## Data to examine:
--------

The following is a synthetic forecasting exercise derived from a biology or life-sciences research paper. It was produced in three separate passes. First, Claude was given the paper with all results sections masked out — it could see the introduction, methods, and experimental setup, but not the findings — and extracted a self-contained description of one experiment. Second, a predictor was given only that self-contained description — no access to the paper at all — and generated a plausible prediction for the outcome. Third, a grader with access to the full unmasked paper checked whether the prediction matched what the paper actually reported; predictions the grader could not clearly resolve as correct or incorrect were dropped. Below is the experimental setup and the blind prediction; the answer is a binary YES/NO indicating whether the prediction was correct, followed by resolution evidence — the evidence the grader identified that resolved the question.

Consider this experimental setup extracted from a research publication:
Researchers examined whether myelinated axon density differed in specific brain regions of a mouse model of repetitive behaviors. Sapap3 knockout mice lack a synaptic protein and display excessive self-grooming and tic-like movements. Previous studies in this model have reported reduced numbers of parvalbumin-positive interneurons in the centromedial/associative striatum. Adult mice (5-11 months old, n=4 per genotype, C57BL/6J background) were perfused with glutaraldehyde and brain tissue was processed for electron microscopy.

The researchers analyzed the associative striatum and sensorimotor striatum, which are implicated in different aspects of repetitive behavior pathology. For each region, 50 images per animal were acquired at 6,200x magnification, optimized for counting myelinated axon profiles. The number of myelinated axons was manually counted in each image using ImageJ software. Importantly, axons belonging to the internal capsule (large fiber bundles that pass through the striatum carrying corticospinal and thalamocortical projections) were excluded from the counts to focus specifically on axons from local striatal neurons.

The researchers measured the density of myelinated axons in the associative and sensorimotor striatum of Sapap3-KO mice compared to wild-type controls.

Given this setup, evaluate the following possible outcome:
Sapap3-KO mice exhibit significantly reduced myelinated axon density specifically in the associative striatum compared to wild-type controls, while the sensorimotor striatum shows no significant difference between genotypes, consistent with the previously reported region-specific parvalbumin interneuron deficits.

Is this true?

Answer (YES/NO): NO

--------

## Directions for this task:
All lines from the one containing "Sapap3-KO mice exhibit" to the end of the records, both ends included, should be printed exactly and on their own.

## Response area:
Sapap3-KO mice exhibit significantly reduced myelinated axon density specifically in the associative striatum compared to wild-type controls, while the sensorimotor striatum shows no significant difference between genotypes, consistent with the previously reported region-specific parvalbumin interneuron deficits.

Is this true?

Answer (YES/NO): NO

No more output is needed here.